Obasanjo, el-Rufai Inflated Abuja Rail Contract by Millions of Dollars – Senate
The Senate Committee on Federal Capital Territory (FCT) has accused former President Olusegun Obasanjo and erstwhile Minister of the territory, Mallam Nasir El-Rufai, awarded the Abuja Rail Project in 2007 at an inflated cost by millions dollars.
The committee also said the project was awarded based on uncalculated estimates with neither a design nor Memorandum of Understanding (MOU) with the Chinese firm, CCE, handling it.
Accordingly, the committee led by Senator Dino Melaye (APC, Kogi West), has demanded the refund of the sum of 195,878,296.74 dollars being the sum allegedly funneled into private pockets.
The committee said the contract, which stood at 60.67 kilometres, was inflated by ten million dollars per kilometres even as the original length of the project was later reduced to 45 kilometres without refund of the cost for the 15.67 kilometres cut off.
Addressing the committee during inspection of the work in Abuja Monday, Project Manager of the company, Etim Abak, said the contract was signed by the then FCT Minister without design and MOU, saying it was carried out based on what he simply identified as conceptual design.
El-rufai who served as FCT Minister under Obasanjo is currently the Governor of Kaduna State under the All Progressives Congress (APC).
Abak said: “The contract was awarded based on conceptual design and estimates were not properly done. There was no formal design submitted and rail bridges and crossover bridges were not captured in the contract, “he told the committee.
Chairman of the committee, Senator Dino Melaye, while speaking at the site, said his research showed that rail project was inflated by over ten million dollars per kilometre, wondering why such corrupt act was perpetrated by the handlers of the project.

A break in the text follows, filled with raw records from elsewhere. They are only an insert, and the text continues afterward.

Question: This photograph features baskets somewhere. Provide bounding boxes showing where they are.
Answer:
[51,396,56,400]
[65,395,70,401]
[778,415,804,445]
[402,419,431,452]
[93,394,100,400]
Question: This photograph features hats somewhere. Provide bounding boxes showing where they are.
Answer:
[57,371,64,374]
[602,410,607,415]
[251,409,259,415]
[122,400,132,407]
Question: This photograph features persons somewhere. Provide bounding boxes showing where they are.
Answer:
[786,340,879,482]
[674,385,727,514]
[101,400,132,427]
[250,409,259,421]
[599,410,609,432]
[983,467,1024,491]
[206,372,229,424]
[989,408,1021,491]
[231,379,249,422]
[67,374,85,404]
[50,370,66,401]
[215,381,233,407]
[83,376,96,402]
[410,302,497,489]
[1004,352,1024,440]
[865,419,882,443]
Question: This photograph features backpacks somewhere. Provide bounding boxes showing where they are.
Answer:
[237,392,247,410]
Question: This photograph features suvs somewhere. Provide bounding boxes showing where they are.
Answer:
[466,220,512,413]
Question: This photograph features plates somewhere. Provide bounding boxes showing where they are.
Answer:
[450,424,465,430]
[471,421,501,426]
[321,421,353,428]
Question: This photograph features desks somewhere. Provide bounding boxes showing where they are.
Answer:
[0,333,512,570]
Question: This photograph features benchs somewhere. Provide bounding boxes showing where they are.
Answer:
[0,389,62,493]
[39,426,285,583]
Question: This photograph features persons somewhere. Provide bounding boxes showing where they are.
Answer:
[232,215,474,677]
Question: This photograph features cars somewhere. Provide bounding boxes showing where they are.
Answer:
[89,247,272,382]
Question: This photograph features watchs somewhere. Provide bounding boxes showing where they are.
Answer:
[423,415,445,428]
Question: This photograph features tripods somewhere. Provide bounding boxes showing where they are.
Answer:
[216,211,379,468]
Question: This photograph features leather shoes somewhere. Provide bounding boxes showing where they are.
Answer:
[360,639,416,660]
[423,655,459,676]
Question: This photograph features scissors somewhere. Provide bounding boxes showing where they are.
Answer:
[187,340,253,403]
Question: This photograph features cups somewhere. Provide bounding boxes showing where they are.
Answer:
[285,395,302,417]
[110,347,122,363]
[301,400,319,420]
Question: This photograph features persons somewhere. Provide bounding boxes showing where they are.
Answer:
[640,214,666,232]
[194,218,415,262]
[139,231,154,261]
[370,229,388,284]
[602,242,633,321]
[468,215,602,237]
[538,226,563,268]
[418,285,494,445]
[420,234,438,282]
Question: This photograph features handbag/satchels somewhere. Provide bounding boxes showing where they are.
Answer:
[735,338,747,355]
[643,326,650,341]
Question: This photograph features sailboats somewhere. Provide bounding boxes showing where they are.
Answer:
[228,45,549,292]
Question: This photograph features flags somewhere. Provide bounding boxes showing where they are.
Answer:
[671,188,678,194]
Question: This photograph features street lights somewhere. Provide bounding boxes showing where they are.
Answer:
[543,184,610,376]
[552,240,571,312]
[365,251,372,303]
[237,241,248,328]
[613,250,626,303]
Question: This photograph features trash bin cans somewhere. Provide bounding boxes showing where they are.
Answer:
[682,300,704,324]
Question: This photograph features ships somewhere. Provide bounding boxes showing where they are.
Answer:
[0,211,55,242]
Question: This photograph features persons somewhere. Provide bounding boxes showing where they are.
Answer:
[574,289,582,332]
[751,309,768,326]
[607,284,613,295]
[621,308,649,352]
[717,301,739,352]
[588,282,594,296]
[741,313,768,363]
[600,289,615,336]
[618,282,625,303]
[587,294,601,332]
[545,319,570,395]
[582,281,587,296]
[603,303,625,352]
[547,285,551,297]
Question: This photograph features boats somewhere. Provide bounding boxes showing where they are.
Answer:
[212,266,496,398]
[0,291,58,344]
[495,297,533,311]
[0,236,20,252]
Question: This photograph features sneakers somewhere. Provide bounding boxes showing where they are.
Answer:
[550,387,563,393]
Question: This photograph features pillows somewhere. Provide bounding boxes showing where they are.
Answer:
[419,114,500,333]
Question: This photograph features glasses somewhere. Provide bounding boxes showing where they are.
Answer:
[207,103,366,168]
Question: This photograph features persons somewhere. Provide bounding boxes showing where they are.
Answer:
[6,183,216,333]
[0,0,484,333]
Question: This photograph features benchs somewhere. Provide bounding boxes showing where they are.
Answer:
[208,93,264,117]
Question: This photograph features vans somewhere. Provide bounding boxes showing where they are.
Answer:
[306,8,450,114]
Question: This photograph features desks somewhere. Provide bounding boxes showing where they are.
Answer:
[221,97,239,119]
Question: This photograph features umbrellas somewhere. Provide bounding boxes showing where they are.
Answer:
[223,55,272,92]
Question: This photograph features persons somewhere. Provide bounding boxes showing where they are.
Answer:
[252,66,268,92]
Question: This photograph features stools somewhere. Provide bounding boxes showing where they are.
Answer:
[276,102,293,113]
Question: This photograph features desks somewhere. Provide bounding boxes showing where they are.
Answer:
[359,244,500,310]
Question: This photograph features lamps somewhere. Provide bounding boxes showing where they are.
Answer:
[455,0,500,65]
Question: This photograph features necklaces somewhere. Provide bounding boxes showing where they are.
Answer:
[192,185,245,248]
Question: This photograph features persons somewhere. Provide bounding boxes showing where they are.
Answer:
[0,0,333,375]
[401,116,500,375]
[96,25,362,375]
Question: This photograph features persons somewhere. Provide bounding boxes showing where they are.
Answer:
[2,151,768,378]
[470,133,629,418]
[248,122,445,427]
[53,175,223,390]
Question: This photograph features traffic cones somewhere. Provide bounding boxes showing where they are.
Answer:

Melaye who said the entire project was shrouded in fraud, noted that the contract sum was 841.645,898 dollars with project completion period put at 48 months.
He further noted that the scope of work was 60.67km standard gauge, with double railway tracks and associated permanent way within FCT .
He expressed worries that the project, which length initially stood at 60.67 kilometres, was later reduced to 45. 245 kilometres without reduction in the cost of the project initially paid for.
He said: ‘Now, you have reduced the length of the kilometre standard gauge from 60.67 kilometres to 45.245 kilometres, meanwhile, there is no concomitant reduction if you juxtapose the length of kilometres and the reduction in terms of the cost.
“If we are to spend 841 million dollars for 60.67 kilometres and now you have reduced to 45.245 kilometres and the only reduction in terms of monetary value is from 841.6 million dollars to 823 million and with reduction of just about 17 million dollars, that to me is not commensurate to the reduction in terms of length.
“The Federal Government has so far invested 31.5 billion dollars and another 7.6 billion from the SURE-P fund and if you put these together, we have altogether 39.1 billion dollars invested in the rail project, leaving the balance of 113. 233,155.32 dollars.
“The sum of three billion dollars proposed in the 2016 national budget of the FCT for the rail project.
“If you look at this, I would want to say that I did a personal research and looked at rail construction of the same specifics, of the same technology across the globe and one cannot but complain that this railway project in Nigeria is on a very high side.”
He questioned the rationale behind the government’s loan of 500 million dollars from Exim Bank of China for the project, saying the money the federal government had so far injected into the project was far enough to execute the entire project.
“From my own calculation, in fact, from my comparison with other rail projects across the world, the federal government investment in this project is enough to execute the project without taking a loan as high as 500 million dollars from China.
Melaye, who spoke further said: ” From our research and it’s very simple, the world is now a global village. As you are sitting here now, on your phone you can google, even in India and Egypt. Fortunately, one of those projects in Zambia was also done by this same company, CCE.
“We have six countries and the average cost per kilometre, non is above four million dollars per kilometre. Why is the Nigerian project is costing 13.8 approximately 14 million dollars per kilometre.”